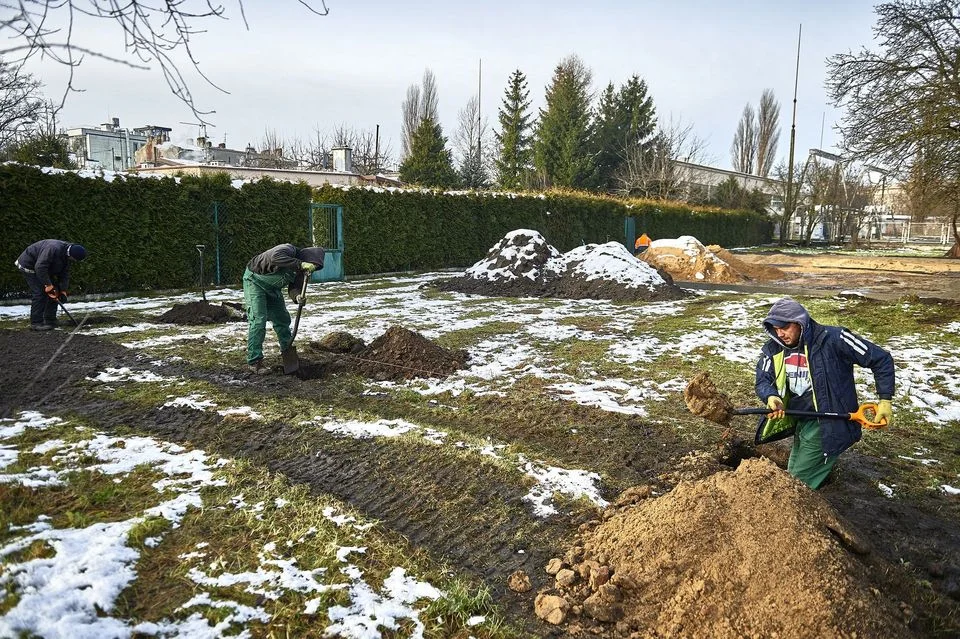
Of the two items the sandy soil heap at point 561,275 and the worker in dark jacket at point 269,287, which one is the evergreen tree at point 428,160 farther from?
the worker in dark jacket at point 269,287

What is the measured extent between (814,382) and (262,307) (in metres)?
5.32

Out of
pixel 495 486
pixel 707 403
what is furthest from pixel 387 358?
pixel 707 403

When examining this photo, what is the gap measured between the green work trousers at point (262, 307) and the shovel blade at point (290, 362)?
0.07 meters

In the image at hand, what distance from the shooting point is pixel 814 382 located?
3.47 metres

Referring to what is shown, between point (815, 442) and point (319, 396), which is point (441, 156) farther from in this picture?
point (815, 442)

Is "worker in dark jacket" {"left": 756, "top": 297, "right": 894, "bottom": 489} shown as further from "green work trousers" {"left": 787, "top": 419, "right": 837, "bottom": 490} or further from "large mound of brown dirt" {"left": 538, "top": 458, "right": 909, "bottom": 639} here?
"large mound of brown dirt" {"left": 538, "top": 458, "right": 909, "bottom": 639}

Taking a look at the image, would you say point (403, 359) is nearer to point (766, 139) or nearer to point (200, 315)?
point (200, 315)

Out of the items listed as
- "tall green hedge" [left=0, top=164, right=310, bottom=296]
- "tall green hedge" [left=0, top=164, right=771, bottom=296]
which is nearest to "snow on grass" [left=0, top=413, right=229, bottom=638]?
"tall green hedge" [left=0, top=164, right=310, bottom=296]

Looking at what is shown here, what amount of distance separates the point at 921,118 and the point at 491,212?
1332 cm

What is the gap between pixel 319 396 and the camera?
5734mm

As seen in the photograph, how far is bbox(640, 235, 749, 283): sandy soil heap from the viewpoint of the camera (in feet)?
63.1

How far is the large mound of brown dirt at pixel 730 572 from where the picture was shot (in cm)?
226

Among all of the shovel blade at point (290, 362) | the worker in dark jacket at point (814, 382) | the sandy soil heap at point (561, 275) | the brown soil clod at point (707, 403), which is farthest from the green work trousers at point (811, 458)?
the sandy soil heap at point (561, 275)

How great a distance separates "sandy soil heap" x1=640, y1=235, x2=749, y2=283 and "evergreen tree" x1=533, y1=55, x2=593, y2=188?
* * * * *
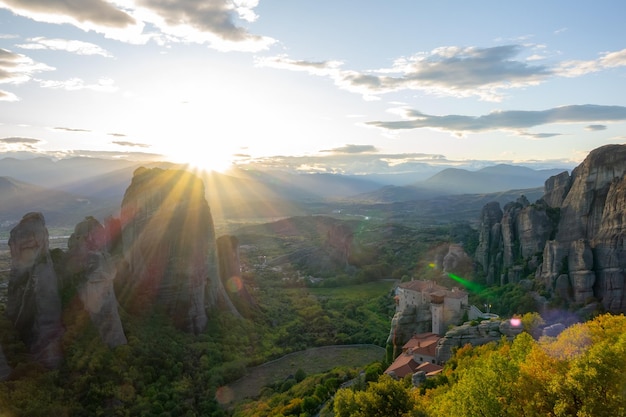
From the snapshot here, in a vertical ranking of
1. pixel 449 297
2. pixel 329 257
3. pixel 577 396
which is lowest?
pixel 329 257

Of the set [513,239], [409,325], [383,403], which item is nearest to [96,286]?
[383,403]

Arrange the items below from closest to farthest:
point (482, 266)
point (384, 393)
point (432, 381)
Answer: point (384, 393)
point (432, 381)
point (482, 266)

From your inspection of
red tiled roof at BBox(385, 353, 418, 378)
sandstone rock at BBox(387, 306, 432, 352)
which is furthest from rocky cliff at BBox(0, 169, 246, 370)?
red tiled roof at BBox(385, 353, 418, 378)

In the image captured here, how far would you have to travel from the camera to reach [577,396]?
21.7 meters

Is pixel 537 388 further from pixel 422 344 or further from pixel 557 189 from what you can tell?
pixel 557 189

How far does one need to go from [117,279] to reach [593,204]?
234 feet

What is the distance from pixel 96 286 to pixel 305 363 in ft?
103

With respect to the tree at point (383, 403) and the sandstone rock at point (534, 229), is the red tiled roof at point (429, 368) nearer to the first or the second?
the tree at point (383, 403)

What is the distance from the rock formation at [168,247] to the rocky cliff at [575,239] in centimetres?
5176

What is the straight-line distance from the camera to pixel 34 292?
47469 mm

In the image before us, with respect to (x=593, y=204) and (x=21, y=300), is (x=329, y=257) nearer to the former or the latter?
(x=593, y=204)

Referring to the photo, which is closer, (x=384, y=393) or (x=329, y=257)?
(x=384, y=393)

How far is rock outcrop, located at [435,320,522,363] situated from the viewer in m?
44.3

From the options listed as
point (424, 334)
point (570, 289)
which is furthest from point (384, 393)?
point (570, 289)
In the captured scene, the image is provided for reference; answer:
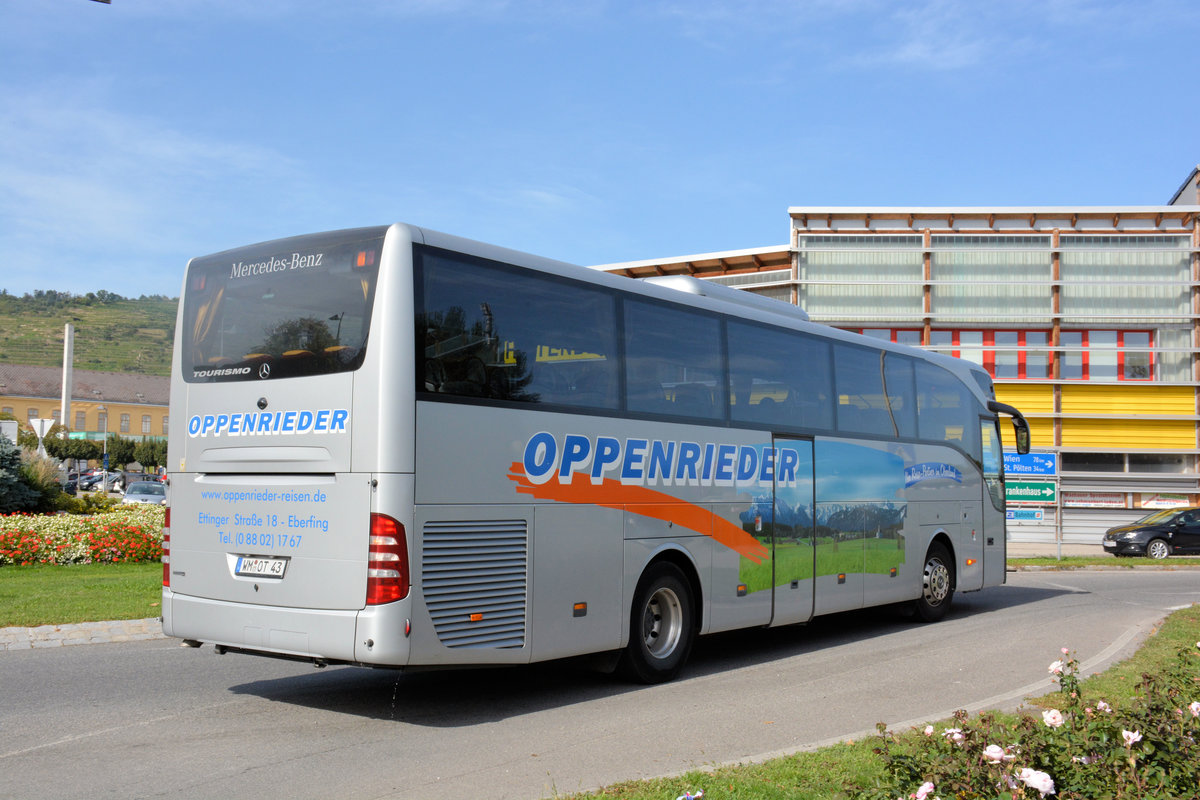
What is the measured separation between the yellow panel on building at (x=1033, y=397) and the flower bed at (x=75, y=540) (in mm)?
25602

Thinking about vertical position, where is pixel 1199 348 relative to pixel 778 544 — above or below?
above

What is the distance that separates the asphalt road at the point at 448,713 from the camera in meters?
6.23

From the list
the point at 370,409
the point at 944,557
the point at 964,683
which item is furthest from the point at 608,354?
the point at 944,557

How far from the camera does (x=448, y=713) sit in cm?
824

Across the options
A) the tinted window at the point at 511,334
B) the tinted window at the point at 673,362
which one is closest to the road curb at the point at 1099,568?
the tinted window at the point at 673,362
* * * * *
* **PROBLEM DESCRIPTION**: Locate every row above that contains the word "would" and copy each such row in full. Treat case as significant.

* **RESPONSE TO THE TASK**:
Taking a look at the image, would you say point (403, 359) is nearer to point (766, 139) or nearer to point (200, 315)?
In the image captured here, how far would you have to travel from the camera to reach [577,396]?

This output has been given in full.